Previously, Wizards of the Coast released additional free content for playing in their Magic: the Gathering worlds with six Planeshift PDFs; one for Amonkhet, Dominaria, Innistrad, Ixalan, Kaladesh, and Zendikar. Ixalan even got a free adventure released alongside it. These were far from perfect, namely in how apparent it was that these were cobbled together to get world-building information out there, but they included so much more content for free, including usually a wide array of player options.
I’m not opposed to paying for D&D content, but when there are hundreds of free pages of existing Magic: the Gathering setting material entirely free and accessible in PDF form, I have a really hard time paying for even less content specific to Eldraine that’s locked to a D&D Beyond account.
If this was a revision of the Planeshift series with major improvements to layout and production value, or at minimum included an adventure and player options we’d have a different conversation about it. The problem is the Planeshift free PDFs offer more, for… well, for free.
What’s In the Free Planeshift PDFs
Plane Shift Amonkhet includes backgrounds, four new unique species, five “new” domains for Cleric (a lot of which are remixed domains from the PHB), and a few new monster stat blocks with ample references to existing monsters that support the setting. Planeshift Dominaria is shorter, only 24 pages, but is a lot closer to the kind of content this Compendium is offering, but organized in a way for DMs to structure campaigns in the setting. Innistrad offers subspecies for humans based on your starting region to add diversity to the players’ abilities in a human-dominated world, with a ton of pages dedicated to monsters and the adventures around them.
Monstrous Compendium Volume IV: Eldraine Creatures is technically more monster stat blocks than any of these. If it also included the player and world-building content organized like the Plane Shift series, I’d be pretty happy with it. It's clear that this is exploring if people are willing to pay for content that used to be free, and that’s kind of obnoxious.
How Can You Get Monstrous Compendium Vol. Four
If you want to experience these 25 creatures and their bonus lore for yourself, you can spend $6 USD on D&D Beyond and have it added to your account to peruse at your leisure. You currently can’t get a PDF version, nor a physical copy if you want something to hold and read.
A New Kind of Product
Monstrous Compendium Vol. Four: Eldraine Creatures sets a new baseline for the kind of content Wizards of the Coast wants to sell us, and I’m not thrilled about it. This content is interesting and fun to mess around with, but not more than other prior content they’ve printed for free.
I love the Extra Life content, which is similar in scope to what you get as a consumer, but the proceeds support a charity.

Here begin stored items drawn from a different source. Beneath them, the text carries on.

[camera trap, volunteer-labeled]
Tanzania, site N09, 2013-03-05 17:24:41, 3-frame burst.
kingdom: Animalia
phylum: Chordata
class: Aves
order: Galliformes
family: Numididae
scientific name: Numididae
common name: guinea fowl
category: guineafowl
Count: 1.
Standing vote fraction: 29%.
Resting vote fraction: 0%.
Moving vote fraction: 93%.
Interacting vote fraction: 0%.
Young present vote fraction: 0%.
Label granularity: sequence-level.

I’m fine with receiving less content for money when it's part of a larger event or movement or when it's supporting a cause or people I believe in. This isn’t that. Monstrous Compendium Vol. Four: Eldraine Creatures, to me, is a test to see just how little content they can release with a price tag to up profits.
If Eldraine is your jam, maybe this is for you. Eldraine is my jam, and while $6 is pretty cheap, I’m not sure I’m ever going to run more than four or five of these monsters, nor do I feel I’ve gotten a great new robust resource to actually realize DMing in the world of Eldraine. There are plenty of neat ideas, but I have to put in a lot of legwork to bring those ideas to fruition.
Most people probably should skip this.